Naloxon verhindert Drogentod Alexandra Negt, 14.07.2021 14:56 Uhr
Der Opioid-Antagonist Naloxon wirkt kompetitiv am Opioid-Rezeptor und kann Drogenabhängige im Falle einer Überdosierung vor dem Tod bewahren. Noch ist kein hochdosiertes nasales Präparat auf dem deutschen Markt verfügbar. Das soll sich nun im Rahmen eines bundesweiten Modellprojektes ändern.
Naloxon kann als kompetitiver Antagonist am Opioid-Rezeptor Leben retten. Menschen, die aufgrund einer Überdosis bewusstlos werden, versterben häufig an Atemstillstand. Die zu hohe Dosis führt zunächst zu einer Abflachung der Atmung, dann zum kompletten Stillstand.
Betroffene, die von einem Arzt oder einer Ärztin aufgefunden oder in der Notaufnahme behandelt werden, können Naloxon intravenös erhalten. Die Wirkung setzt binnen Sekunden bis Minuten ein. Eine Dosissteigerung kann nach wenigen Minuten erfolgen. Da die meisten Drogenabhängigen jedoch nicht von einem Mediziner/einer Medizinerin aufgefunden werden, soll nasal anzuwendendes Naloxon zum Einsatz kommen.

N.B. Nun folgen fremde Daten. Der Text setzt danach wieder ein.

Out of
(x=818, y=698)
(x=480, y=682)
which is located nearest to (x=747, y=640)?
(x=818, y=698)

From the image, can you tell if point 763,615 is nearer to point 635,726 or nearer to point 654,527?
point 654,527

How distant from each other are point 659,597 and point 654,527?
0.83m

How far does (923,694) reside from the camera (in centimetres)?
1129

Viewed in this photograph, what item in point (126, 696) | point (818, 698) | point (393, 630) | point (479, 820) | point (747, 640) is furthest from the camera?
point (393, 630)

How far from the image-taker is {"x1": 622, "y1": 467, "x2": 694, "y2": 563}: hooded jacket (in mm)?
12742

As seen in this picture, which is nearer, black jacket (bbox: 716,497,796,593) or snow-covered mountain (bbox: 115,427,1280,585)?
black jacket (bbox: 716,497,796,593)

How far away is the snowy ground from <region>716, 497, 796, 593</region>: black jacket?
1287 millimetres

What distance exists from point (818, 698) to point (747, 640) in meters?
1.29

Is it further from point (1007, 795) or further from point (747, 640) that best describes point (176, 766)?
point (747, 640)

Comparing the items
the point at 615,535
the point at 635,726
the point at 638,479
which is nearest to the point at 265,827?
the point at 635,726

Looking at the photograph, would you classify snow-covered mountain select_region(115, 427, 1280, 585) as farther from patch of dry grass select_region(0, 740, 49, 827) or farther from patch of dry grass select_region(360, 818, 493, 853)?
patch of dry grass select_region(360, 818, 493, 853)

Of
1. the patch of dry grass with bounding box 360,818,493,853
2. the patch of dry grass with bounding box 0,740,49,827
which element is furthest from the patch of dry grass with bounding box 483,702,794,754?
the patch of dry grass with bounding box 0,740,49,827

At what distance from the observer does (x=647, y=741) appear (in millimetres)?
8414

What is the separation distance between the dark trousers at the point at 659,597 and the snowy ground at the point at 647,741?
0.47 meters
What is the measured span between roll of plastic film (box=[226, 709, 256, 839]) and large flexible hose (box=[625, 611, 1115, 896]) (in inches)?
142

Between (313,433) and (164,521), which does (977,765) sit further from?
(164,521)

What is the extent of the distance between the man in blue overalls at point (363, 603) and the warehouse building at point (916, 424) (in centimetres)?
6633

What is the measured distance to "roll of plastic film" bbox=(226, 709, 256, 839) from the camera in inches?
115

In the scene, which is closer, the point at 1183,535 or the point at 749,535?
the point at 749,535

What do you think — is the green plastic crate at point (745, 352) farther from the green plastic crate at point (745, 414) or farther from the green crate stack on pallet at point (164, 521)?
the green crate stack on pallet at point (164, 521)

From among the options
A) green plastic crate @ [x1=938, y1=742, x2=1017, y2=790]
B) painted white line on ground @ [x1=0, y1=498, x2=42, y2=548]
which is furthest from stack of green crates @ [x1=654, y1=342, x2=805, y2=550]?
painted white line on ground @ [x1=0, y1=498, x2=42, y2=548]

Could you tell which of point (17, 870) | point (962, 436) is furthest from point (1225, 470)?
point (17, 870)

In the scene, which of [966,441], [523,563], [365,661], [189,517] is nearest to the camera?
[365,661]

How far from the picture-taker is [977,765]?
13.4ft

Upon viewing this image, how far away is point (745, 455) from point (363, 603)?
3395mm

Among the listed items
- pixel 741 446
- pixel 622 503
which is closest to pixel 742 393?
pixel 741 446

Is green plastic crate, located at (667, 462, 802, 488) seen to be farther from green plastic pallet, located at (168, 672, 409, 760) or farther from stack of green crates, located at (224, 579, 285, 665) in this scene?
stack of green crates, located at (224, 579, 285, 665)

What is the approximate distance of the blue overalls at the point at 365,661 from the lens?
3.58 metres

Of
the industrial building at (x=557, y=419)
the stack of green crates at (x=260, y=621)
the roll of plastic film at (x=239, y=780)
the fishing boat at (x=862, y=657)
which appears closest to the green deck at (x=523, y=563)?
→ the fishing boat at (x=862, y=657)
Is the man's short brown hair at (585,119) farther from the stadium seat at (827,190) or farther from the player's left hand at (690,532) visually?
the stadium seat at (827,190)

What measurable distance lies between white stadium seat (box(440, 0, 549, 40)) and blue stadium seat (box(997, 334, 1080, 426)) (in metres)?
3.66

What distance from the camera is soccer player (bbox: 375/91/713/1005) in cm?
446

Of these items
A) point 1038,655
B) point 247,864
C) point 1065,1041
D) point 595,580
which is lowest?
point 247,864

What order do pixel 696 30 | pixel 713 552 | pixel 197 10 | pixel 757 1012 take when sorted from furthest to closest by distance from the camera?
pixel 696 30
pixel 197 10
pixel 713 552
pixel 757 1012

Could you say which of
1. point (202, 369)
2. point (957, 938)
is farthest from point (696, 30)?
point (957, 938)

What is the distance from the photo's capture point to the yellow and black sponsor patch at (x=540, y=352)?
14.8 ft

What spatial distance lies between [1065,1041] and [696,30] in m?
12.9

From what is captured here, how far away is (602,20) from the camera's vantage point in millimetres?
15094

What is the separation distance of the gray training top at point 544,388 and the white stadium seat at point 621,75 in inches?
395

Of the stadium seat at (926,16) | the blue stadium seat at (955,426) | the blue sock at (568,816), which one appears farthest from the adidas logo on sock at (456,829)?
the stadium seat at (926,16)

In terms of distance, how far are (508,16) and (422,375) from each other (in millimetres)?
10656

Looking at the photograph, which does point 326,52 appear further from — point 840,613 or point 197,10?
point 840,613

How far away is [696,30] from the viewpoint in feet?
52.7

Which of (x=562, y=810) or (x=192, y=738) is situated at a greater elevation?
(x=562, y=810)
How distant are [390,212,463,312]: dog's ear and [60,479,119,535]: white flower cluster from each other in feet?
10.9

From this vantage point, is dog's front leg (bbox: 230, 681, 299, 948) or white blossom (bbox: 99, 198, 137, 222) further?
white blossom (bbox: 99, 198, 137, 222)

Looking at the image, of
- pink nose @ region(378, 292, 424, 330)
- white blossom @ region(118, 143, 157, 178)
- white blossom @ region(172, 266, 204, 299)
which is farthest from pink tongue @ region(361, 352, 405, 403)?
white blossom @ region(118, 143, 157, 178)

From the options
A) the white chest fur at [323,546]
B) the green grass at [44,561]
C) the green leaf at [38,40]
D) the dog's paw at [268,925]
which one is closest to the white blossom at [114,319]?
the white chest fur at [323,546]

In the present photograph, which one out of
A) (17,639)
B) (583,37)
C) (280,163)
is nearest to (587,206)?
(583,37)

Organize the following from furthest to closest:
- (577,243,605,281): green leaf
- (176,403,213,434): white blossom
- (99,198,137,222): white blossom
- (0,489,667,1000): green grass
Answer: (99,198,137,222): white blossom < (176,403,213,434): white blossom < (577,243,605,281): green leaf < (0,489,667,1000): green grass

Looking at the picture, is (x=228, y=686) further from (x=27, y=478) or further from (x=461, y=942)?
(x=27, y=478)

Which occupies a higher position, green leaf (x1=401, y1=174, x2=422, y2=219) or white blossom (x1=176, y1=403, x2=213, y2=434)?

Nyxoid (Mundipharma) enthält 1,8 mg Naloxon. Es ist ähnlich den nasal anzuwendenden Triptanen als Einzeldosisapplikation verfügbar. Es gibt nur eine Packungsgröße mit zwei Stück. Das Arzneimittel ist zur sofortigen Applikation im Rahmen einer Notfalltherapie bei Verdacht auf Opioid-Vergiftung bei Kindern ab 14 Jahren zugelassen.
In der Fachinformation ist festgehalten, dass das Spray sowohl im medizinischen als auch im nicht-medizinischem Umfeld angewendet werden darf. In den USA steht auch hochdosiertes Naloxon mit 4 mg je Einzeldosis zur Verfügung.
Der Bundesverband für akzeptierende Drogenarbeit und humane Drogenpolitik „Akzept“ bemängelt, dass das Nasenspray auch drei Jahre nach der Markteinführung nicht häufig genug zum Einsatz kommt. „Mit der flächendeckenden Verbreitung eines Naloxon-Nasensprays sollte es möglich sein, den Anteil an Drogentoten zu reduzieren“, so Geschäftsführerin Christine Kluge Haberkorn. 2020 verzeichnete Deutschland nach Auskunft der Deutschen Aidshilfe über 600 Drogentode – zahlreiche Fälle stehen im Zusammenhang mit Heroin.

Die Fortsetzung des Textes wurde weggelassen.